» LISTING:
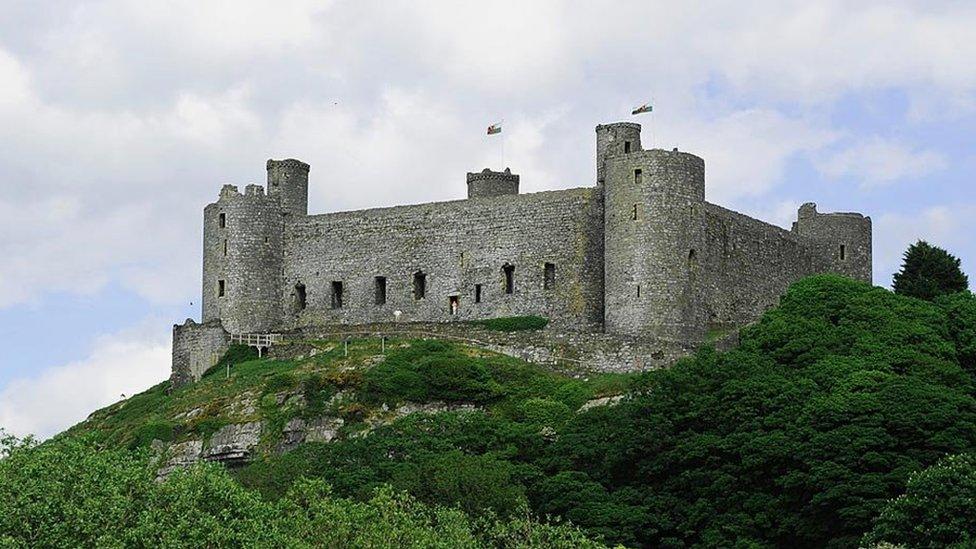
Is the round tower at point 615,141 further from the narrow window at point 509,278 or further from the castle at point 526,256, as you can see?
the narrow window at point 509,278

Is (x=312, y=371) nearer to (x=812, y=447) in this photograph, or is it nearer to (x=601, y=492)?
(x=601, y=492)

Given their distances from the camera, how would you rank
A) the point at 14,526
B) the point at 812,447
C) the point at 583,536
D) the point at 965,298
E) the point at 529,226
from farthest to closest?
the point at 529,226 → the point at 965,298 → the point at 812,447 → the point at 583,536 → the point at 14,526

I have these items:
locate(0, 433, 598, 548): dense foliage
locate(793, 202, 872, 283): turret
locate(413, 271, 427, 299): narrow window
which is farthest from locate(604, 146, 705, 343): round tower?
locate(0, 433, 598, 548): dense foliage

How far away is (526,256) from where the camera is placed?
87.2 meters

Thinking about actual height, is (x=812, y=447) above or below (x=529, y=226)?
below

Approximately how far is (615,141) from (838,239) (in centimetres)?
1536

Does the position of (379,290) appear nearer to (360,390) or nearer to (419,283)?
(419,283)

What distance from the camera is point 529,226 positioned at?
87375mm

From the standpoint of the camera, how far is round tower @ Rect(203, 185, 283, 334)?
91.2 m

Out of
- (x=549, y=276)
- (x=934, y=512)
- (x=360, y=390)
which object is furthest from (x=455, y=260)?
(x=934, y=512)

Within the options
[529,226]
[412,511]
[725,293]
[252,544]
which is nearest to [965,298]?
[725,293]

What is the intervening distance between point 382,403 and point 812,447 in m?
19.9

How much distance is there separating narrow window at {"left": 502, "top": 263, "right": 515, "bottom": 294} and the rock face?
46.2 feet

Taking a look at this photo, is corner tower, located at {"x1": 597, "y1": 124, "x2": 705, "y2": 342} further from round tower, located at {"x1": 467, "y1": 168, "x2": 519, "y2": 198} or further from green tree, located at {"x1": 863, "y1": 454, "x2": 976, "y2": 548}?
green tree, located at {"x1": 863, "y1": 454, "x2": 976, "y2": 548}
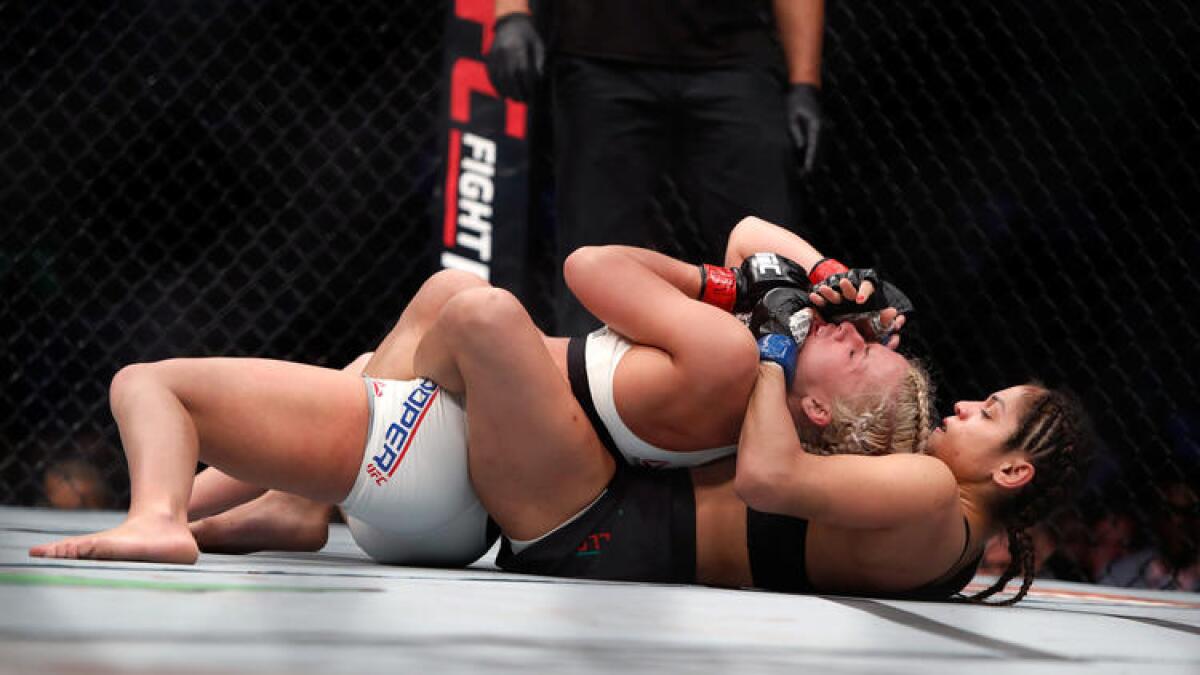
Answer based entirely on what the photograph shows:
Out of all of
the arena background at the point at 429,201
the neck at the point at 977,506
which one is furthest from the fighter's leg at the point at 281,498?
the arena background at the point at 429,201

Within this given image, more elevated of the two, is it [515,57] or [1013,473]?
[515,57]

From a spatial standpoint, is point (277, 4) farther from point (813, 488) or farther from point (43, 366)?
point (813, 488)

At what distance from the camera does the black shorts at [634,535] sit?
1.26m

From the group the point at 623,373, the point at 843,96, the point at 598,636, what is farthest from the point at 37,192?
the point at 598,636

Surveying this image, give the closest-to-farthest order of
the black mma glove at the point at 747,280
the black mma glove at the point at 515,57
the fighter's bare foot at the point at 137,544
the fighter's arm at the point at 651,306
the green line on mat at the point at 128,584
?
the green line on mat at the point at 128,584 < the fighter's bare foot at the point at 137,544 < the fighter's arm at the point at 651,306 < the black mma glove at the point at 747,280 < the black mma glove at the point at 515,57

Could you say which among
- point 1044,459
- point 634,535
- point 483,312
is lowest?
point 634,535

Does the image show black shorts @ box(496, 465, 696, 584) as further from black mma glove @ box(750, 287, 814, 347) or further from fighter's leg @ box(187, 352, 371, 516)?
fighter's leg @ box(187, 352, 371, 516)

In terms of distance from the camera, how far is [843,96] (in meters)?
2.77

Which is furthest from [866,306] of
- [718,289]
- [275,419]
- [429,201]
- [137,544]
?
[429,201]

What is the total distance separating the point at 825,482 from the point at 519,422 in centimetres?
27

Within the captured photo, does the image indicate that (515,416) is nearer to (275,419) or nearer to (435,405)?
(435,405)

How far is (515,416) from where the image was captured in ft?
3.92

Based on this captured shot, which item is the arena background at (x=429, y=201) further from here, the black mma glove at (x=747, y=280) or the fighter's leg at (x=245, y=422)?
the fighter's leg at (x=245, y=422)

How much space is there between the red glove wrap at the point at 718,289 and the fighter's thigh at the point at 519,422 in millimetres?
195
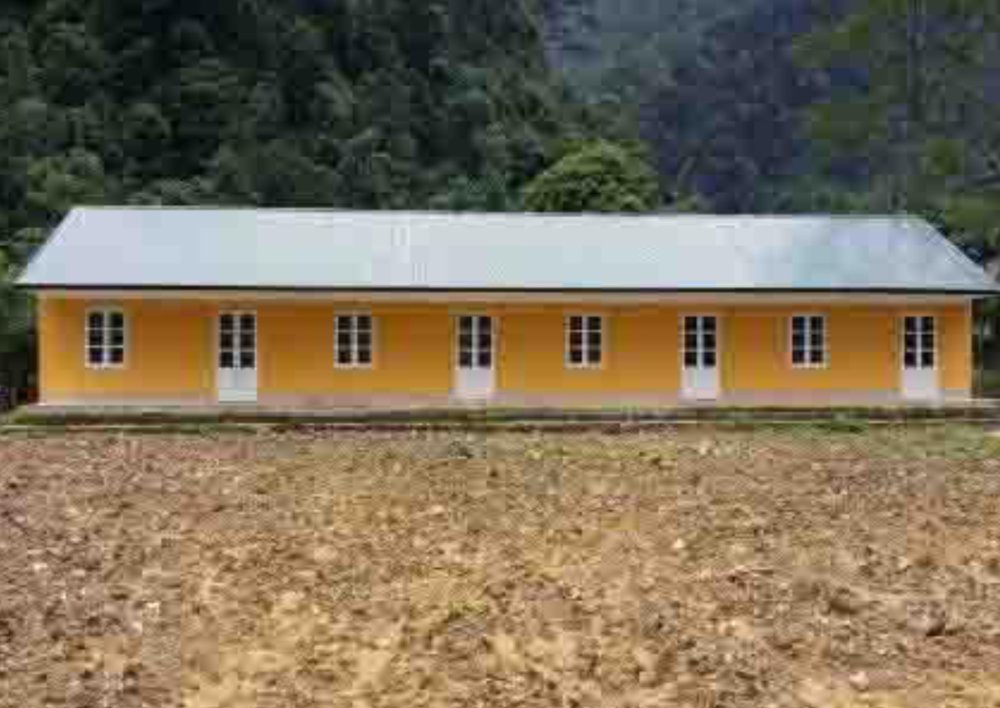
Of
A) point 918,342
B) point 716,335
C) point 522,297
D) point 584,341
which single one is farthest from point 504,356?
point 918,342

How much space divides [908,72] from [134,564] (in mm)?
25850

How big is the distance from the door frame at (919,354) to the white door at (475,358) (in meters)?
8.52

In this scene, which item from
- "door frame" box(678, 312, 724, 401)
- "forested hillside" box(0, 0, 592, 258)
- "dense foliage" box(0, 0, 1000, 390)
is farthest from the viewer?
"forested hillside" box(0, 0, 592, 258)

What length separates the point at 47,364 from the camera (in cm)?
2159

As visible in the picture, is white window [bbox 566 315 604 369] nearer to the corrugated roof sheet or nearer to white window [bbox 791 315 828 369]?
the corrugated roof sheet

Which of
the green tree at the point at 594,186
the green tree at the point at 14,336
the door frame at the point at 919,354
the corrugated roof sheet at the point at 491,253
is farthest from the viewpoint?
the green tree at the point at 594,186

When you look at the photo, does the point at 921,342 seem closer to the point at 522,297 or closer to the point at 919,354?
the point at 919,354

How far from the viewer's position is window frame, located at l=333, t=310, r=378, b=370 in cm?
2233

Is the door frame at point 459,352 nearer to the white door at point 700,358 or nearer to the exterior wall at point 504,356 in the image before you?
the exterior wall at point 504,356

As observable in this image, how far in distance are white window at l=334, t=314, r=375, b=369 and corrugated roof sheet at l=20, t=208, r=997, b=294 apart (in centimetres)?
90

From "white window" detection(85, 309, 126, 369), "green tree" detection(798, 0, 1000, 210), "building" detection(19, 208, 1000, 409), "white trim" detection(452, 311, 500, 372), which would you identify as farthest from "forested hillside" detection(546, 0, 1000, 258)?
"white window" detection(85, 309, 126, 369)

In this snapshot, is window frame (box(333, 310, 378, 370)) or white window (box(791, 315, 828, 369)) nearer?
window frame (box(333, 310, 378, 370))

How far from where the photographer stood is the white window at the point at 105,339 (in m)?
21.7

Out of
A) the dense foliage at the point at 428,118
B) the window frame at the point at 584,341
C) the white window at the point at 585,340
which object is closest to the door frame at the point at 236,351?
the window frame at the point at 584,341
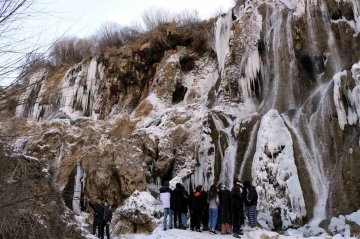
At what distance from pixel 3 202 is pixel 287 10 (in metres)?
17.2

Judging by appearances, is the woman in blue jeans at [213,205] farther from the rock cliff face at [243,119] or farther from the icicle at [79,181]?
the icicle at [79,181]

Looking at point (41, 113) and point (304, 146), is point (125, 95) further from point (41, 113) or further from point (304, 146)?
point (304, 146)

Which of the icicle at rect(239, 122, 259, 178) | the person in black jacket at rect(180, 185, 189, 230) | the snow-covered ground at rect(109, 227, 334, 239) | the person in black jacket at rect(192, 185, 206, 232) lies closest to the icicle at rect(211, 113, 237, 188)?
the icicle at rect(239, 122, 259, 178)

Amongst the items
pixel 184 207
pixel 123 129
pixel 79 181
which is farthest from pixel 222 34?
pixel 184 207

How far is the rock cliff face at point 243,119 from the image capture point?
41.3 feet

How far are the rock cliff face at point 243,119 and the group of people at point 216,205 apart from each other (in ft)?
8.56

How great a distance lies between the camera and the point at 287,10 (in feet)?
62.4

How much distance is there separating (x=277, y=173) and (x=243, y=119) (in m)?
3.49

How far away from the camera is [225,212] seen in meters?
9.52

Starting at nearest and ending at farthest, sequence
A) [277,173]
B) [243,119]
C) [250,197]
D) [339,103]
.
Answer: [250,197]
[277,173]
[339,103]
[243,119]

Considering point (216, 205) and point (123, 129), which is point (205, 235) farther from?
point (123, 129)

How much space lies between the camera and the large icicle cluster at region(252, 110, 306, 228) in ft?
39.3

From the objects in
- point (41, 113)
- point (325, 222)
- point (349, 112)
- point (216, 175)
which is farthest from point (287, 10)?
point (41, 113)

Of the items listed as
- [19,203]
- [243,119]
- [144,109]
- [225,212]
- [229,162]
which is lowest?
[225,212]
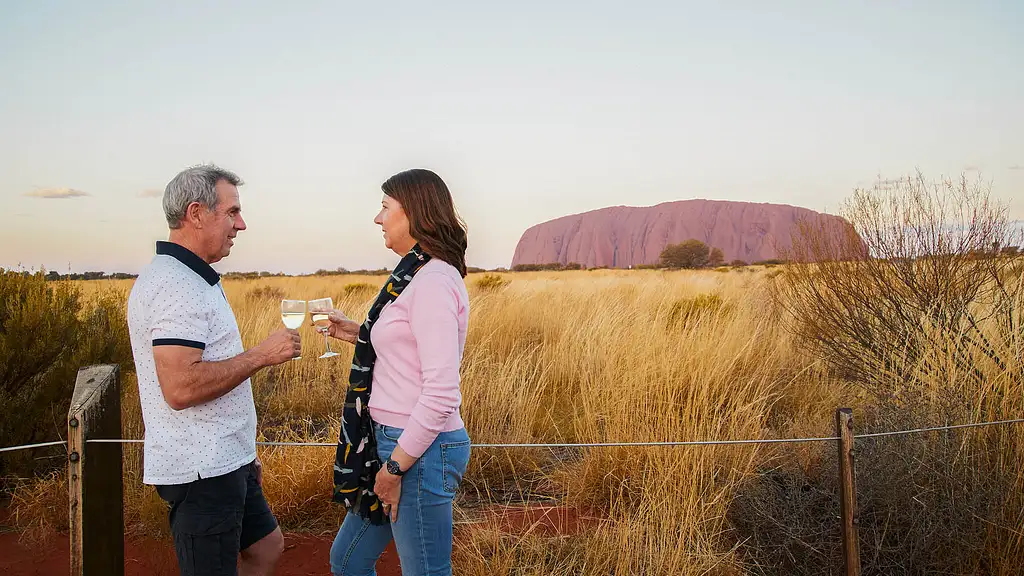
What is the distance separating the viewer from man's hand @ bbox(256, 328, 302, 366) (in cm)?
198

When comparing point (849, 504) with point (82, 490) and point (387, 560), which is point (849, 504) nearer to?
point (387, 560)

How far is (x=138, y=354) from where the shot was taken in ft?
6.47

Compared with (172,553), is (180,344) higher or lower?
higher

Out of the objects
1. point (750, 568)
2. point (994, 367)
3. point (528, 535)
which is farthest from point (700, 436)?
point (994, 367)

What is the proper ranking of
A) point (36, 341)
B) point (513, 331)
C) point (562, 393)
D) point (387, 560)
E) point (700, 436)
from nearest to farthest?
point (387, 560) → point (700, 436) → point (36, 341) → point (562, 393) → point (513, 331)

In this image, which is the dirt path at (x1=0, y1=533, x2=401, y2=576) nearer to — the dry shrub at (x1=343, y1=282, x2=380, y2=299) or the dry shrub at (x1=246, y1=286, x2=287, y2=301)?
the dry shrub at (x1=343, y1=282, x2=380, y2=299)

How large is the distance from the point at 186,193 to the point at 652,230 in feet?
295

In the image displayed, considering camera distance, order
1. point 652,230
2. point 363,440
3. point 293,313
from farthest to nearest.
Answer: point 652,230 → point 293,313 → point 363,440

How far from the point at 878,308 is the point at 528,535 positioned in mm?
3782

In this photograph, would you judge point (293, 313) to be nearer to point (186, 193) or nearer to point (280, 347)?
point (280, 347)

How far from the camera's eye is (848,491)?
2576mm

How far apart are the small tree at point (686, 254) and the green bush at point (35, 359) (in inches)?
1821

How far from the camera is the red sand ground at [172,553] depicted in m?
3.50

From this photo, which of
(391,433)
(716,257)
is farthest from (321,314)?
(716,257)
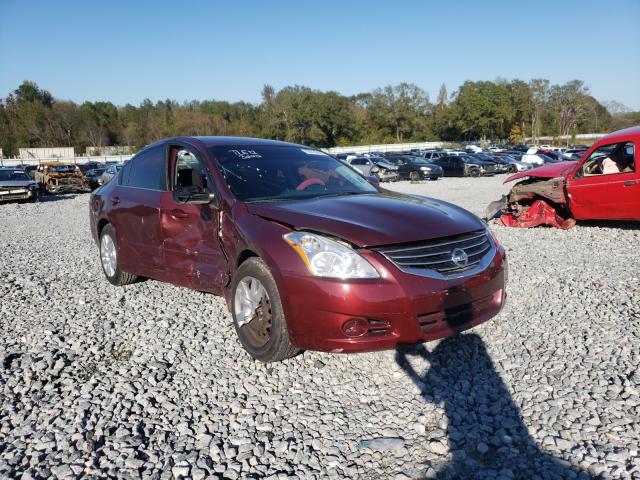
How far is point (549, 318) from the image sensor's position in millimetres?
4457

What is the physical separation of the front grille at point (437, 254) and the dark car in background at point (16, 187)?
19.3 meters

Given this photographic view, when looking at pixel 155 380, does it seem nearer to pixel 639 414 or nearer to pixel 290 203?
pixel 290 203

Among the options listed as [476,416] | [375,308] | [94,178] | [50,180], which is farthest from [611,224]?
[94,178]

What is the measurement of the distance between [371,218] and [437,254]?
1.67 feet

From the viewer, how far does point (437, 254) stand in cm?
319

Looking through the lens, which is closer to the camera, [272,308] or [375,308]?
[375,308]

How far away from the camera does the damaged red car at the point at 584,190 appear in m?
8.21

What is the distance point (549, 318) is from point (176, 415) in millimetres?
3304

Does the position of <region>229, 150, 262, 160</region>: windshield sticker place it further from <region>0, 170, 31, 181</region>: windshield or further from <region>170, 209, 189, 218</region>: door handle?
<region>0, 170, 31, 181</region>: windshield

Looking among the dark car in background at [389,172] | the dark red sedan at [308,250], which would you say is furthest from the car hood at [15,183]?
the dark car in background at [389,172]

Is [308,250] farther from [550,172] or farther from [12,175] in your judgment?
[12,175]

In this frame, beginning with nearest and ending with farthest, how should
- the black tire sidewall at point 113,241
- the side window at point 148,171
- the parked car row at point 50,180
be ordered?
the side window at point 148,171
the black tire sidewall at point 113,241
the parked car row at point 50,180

» WORK TO BE COMPLETED:
Can you return the material from the line containing "From this photo, which of" through the line containing "19.3 meters", both included, unchanged and without the pictures?

» OUTPUT FOR THIS EXERCISE:
From this photo, which of
(391,433)
(716,257)
is farthest from (321,314)?
(716,257)
How far is point (549, 318) from the image sensor's position in millimetres?
4457

What is the physical separation of the front grille at point (437, 254) and the dark car in background at point (16, 187)?
19.3 meters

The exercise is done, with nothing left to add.